In 1980, Rich Maloney went with his high school coach to see his first Michigan baseball game. Now that he has been named the next baseball coach, he will have the chance to see plenty more.

Paul Wong
Rich Maloney was named Michigan baseball coach after leading Ball State to a 256-144 record in seven seasons.
DANNY MOLOSHOK/Daily

While attending Roseville High School, Maloney witnessed Michigan baseball in its prime. These years forever shaped Maloney’s perceptions of what Michigan baseball was and what it should be.

“I sat there – on occasion would see coach Schembechler – and was just in awe of the whole situation,” Maloney said. “At that time, Michigan was going to the College World Series on a fairly regular basis, so that’s how I picture Michigan baseball.”

Maloney, 37, was a shortstop in high school and part of Michigan’s success at that time was due to its All-American shortstop – Barry Larkin. With Larkin, the fourth overall pick in the 1985 Major League Baseball draft, on the squad, there was little opportunity for Maloney. As a result, he was not recruited by the Wolverines and headed across the state to Western Michigan instead.

With the Broncos, Maloney was a three-time letter winner (1984-86), two-time captain and a two-time All-MAC First Team selection. Maloney’s crowning achievement came in his senior season, when he was a third team All-American. But some of Maloney’s greatest games came against the team he loved though it failed to recruit him.

“Whenever we played Michigan, I had an extra sense of adrenaline to prove that I could play, and I had some great games against Michigan,” Maloney said. “I can still remember vividly hitting a homerun off of Casey Close to open up the game.”

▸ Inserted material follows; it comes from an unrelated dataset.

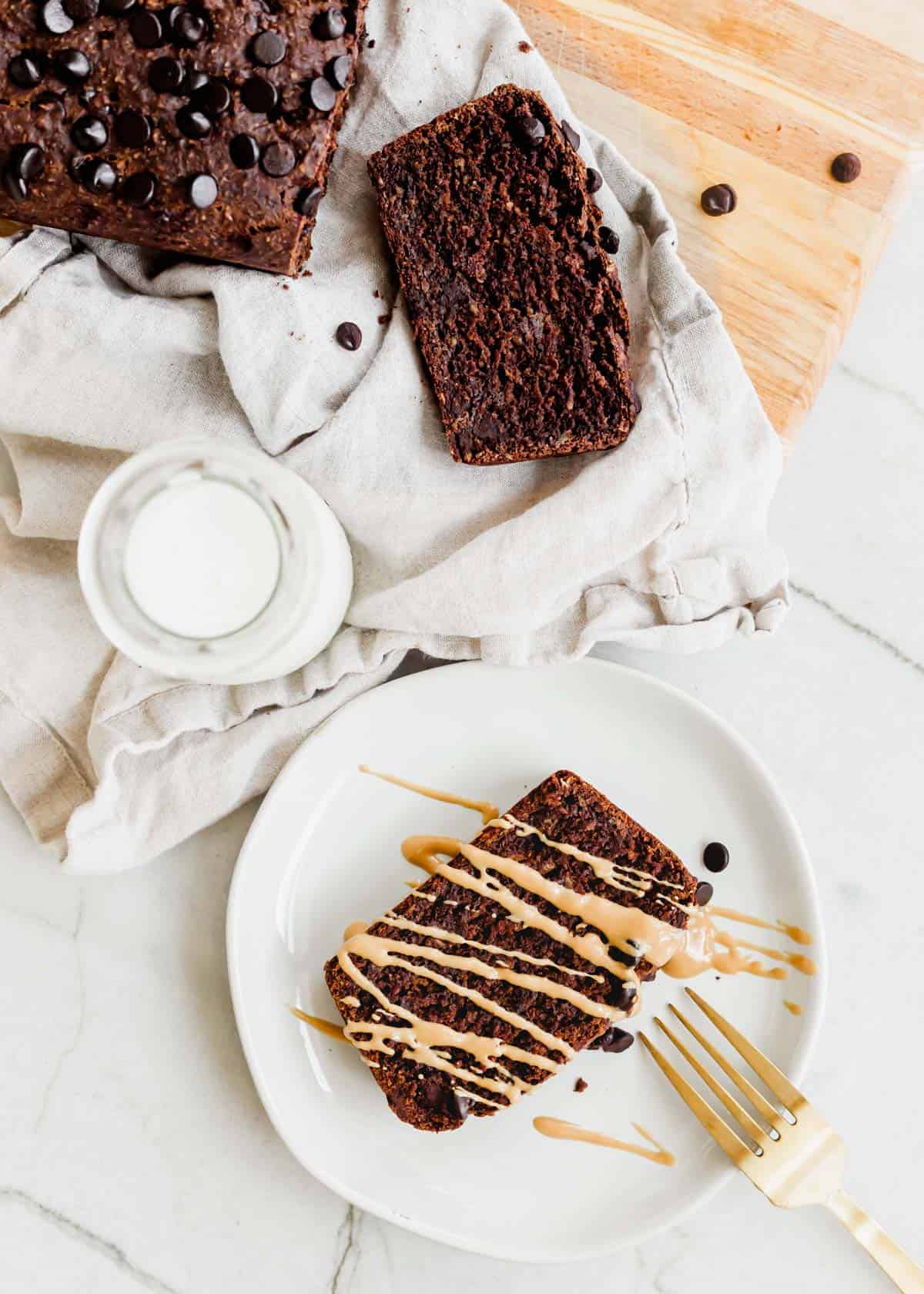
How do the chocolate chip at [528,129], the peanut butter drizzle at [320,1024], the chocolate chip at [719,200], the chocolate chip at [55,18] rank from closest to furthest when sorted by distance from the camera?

As the leadoff batter, Maloney torched the Wolverines. He hit 10-for-18 against Michigan and drew five walks – some intentional after his longball – giving him a .652 on base percentage. His .556 batting average against the Wolverines was more than 200 points higher than his .362 average that earned him the team’s Most Valuable Player award in 1985.

After graduating, Maloney tried his hand at professional baseball for six years after being drafted by the Atlanta Braves in the 13th round of the 1986 draft. Maloney returned to his alma mater and served as an assistant coach for four years before moving on to the job that would bring his name to the forefront of young college baseball coaches.

In 1995, Maloney took over a struggling Ball State program and drastically turned the program around, winning at least 30 games in each of his seven seasons with the Cardinals. Maloney’s tenure at Ball State was highlighted by 40 wins in 1997 and 42 in 1999, a new school record. His success earned him a selection as one of the Top Five Rising Coaches in College Baseball as named by Baseball America in 2001.

Recruiting has always been one of Maloney’s strong points and earned him some recognition. When he was a player at Western Michigan, the NCAA allowed players to call possible recruits and help coaches with recruiting. As captain, Maloney did just that and almost stole one of Michigan’s greatest players, Jim Abbott, for the Broncos. At Ball State, Maloney also exercised his great recruiting skills and was able to bring high caliber talent to the small program in Muncie, Ind. Maloney not only relates to players and sells them on the idea of playing for him, but he also looks past a player’s current level.

“I think one of my gifts is I’m able to project on players,” Maloney said. “I’m able to look at players and see what he might develop in to.”

Maloney has a great eye for talent, and two of his pitchers – Bryan Bullington and Luke Hagerty – are projected to be first round picks in this year’s draft. Bullington was a highly sought after recruit who Maloney nabbed and who may be the first overall pick, while Haggerty was an undeveloped player who Maloney saw potential in and signed.

After Michigan’s dismal season (14-17 Big Ten, 21-32 overall), Maloney has his work cut out for him.

“Currently, the program is down a bit,” Maloney said. “There is no doubt about it, and it definitely needs a lift. We feel we need to be at the top of the Big Ten.

“I was able to do some pretty special things at Ball State University, and I expect that that experience will help us to restore the rich tradition of Michigan baseball.”

Maloney will not be able to recruit for next season, since most of the premier recruits have already been signed and Michigan has already offered scholarships to players. For now, Maloney will have to live with what he has.

“I think there are some very good players in the program,” Maloney said. “We are going to need to get quite a few more, but I’m optimistic that with a fresh attitude and an increase in positive energy, these kids will be able to make a positive contribution next year.”

Maloney told the Star Press of Muncie, Ind. that Rick Rembielak of Kent State, Tracy Smith of Miami and Notre Dame associate head coach Brian O’Connor were also candidates for the job. He also said that at Michigan his budget will extend from $52,969 at Ball State to $800,000 at Michigan.

Hopefully with the extra resources, Maloney can match how well he played against Michigan with how well the Wolverines can play for him.